R: You guys have taken completely different approaches to your careers---Manson's constantly reinventing his music and image, while Slayer have remained stubbornly true to their original concept---but with similarly successful results. Discuss.

MM: Well, the real thing will always exist, as long as it stays real. With a lot of artists---and this has happened to people I like, like Bowie and Kiss---there comes a point in your career where you want to get away from what you used to be, because you think you're maturing or you've convinced yourself that what you were doing is old hat. A lot of people make that mistake where they swerve in the wrong direction, and you're like, God, I wish they didn't make that record! But on my new album, I wasn't afraid to make a song called If I Was Your Vampire, or You and Me and the Devil Makes Three, because that's me. i feel like I've made a lot of transformations, but I've never forsaken what I'm about. And Slayer have never forsaken what they're about.
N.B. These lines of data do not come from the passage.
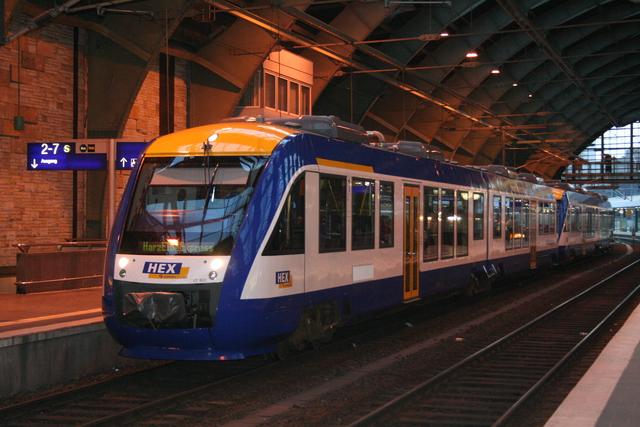 VT 803 Berlin Ostbahnhof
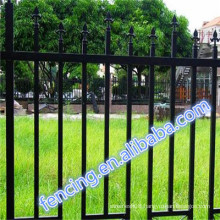 Hot sale United States Park/Sightseeing zone rust protection Bar Fence QYM ISO9001
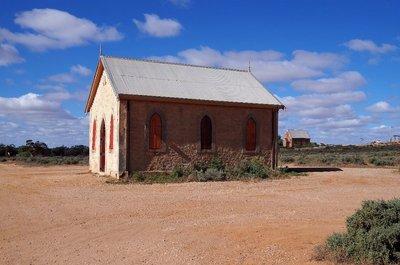 Silverton Methodist Church built 1885.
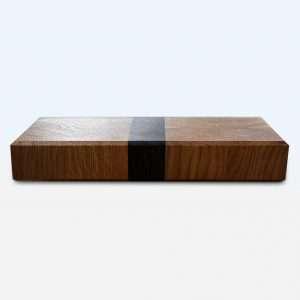 oak end grain chopping board
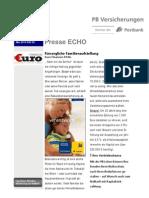 Presse Echo 20 b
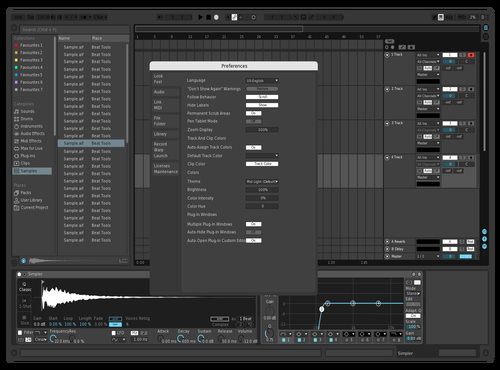 Minimaldark Theme for Ableton 10 by ppperson
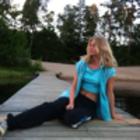 Hanna Sjöstrand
KK: I've referenced AC/DC a million times---we're like the AC/DC of thrash. We don't make the same record each time, but we always sound like us, that's what you're going to get. That's why people are into it---there's no confusion about who's playing guitar on this tour, who's singing on this tour. It ain't nothing like that.

R: Manson, you've got a new record out, Kerry and Tom, your most recent record came out last year, but it's already being reissued...

TA: Yeah, because we're on another fucking label, already.

KK: We're kind of at the whim of Rick Rubin. We've been attatched to him since fucking '87. If he decides to go somewhere, that's where we go. [laughs] It's not up to us, and a lot of fans don't know that. It's not like we're company-jumping to make money. But the Christ Illusion album is being rereleased with a song, The Final Six, that we finally just finished. It was supposed to be on the record the first time, but Tom had---what did you have?

TA: Gallbladder surgery. [laughs]

R: There's never been much love lost between you guys and the right-wing Christian organizations. What's your take on the recent passing of Moral Majority founder Jerry Fallwell?

MM: Hallelujah!

KK: My wife was pretty stoked. I can't keep up on current events, because we're so fucking busy.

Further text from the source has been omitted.